■ Задание ■
Ответьте на вопросы по исходному тексту.
(а) В какой день недели началась война?
(б) В какой газете и какого числа была напечатана «Песня смелых»?
(в) Где была проведена ночь с 24 на 25 июня?

■ Исходный текст ■
+-------+

Странники войны: Воспоминания детей писателей. 1941-1944 — страница 48 из 79

С папой Алексеем Сурковым. Внуково, 1939

…Война началась в воскресенье.

Отец вспоминал:

«Утром у нас во Внукове почему-то был выключен электрический ток. Радио молчало. Утро было тихое, росное, солнечное. Около двух часов дня я стоял на стремянке и прибивал к потолку электрический плафон. Снизу, с улицы, ошалелый крик деда: “Алёша! Немцы нам войну объявили!”

Этого ждали давно. Уже привыкли каждую весну настораживаться и ожидать. И всё же принесенная дедом весть свалилась, как снег на голову. Давно жданное оказалось ошеломляюще неожиданным и щемящим сердце. Остановилось дыхание…

Алексей Сурков. Западный фронт, 1941

И, может быть, от растерянности появилась острая потребность в действии. Раз война, значит, в армию. Раз в армию – значит в Москву. Без слов Софья пошла собирать солдатское “приданое” – обмундирование, сохранившееся со времен финской войны. Алёшка полез за наганом, бабушка тихо всхлипывала. Только трехлетняя Наташа, повинуясь счастью своего возраста, бегала и шумела, как будто ничего не случилось.

Ехать в Москву! Но с пустыми руками ехать нельзя. Ведь завтра надо выпускать первые военные номера газет. И я заставил себя сесть за машинку.

Я написал в один присест два стихотворения. Одно из них было напечатано в “Правде” 23 июня и называлось “Присягаем победой”. Другим был текст “Песни смелых”. И то, и другое были выражением сердечного волнения, которое охватило миллионы людей в нашей стране. “Песня смелых” была, очевидно, первой по счету советской песней, родившейся в дни Великой Отечественной войны. Она была напечатана в “Правде” 25 июня 1941 года, перепечатана на плакатах, и на нее сразу написали музыку Виктор Белый и Сергей Прокофьев.

<…>

…Стоит сказать о ночи с 24 на 25 июня. Эту ночь я провел во Внукове. Она была ощущением того нового, что внесла именно эта война в быт народа – ощущение кровожадного, воющего, несущего смерть пространства над головой.

Как во все предыдущие ночи спалось плохо. За разговорами ночь перевалила на вторую половину. Окна были открыты настежь, сквозь узор березовых ветвей проступало темно-синее небо…

И вдруг запела сирена. К ней присоединилась другая, третья. На станции растущий вой подхватили паровозные гудки, закричали свистки Одинцовских кирпичных заводов… Воздушная тревога! Вот и до нас добралась война.

+-------+

■ Записи вопросов на пространственное мышление ■

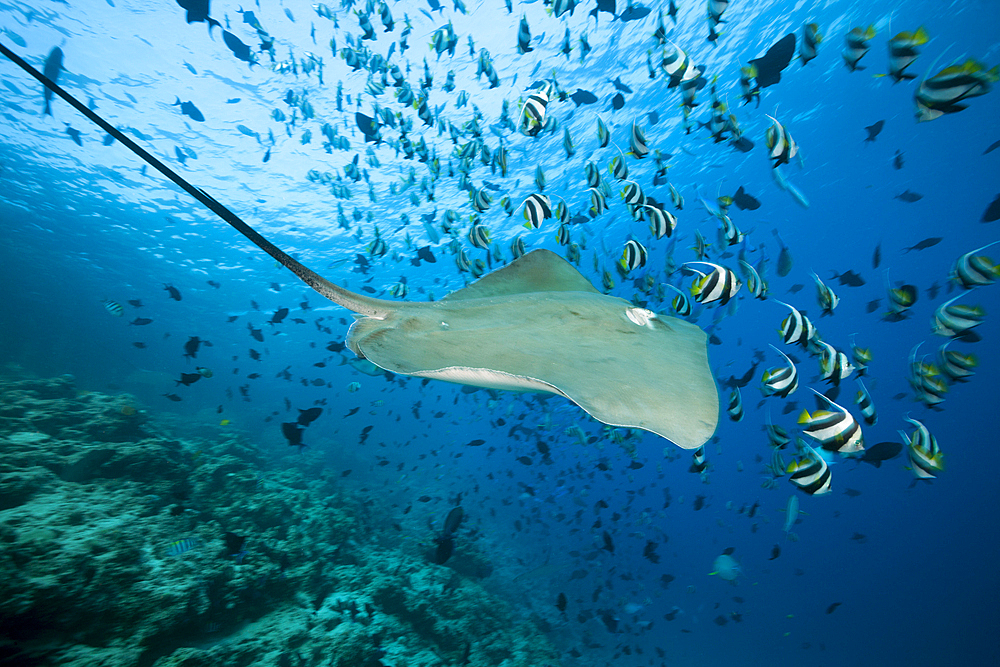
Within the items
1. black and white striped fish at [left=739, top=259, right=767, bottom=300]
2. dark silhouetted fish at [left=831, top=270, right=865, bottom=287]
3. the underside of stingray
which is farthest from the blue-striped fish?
dark silhouetted fish at [left=831, top=270, right=865, bottom=287]

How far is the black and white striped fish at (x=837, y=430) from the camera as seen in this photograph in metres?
3.29

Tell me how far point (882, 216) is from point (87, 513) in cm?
3922

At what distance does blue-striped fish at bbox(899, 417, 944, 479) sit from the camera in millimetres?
3561

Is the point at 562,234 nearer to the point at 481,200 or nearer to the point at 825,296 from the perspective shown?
the point at 481,200

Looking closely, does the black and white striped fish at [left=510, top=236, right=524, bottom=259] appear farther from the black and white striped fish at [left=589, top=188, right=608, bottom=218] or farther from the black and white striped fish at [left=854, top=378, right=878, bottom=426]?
the black and white striped fish at [left=854, top=378, right=878, bottom=426]

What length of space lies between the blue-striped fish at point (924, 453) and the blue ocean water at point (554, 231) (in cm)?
64

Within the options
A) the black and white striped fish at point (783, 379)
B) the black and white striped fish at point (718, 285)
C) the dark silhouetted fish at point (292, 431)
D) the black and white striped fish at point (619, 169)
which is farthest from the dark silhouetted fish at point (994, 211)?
the dark silhouetted fish at point (292, 431)

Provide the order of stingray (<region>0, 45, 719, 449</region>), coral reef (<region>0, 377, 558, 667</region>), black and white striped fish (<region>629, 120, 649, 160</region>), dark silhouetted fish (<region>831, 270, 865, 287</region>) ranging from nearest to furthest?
1. stingray (<region>0, 45, 719, 449</region>)
2. coral reef (<region>0, 377, 558, 667</region>)
3. black and white striped fish (<region>629, 120, 649, 160</region>)
4. dark silhouetted fish (<region>831, 270, 865, 287</region>)

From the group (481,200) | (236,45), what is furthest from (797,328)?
(236,45)

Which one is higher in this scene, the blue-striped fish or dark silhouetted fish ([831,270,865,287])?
dark silhouetted fish ([831,270,865,287])

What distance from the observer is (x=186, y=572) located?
15.3 ft

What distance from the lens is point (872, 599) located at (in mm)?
33438

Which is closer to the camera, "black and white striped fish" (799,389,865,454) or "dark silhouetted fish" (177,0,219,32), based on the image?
"black and white striped fish" (799,389,865,454)

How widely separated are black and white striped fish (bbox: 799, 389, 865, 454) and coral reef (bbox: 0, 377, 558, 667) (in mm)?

+-------+

■ Ответ к заданию ■
(а) В воскресенье.
(б) В «Правде», 25 июня 1941 года.
(в) Во Внукове.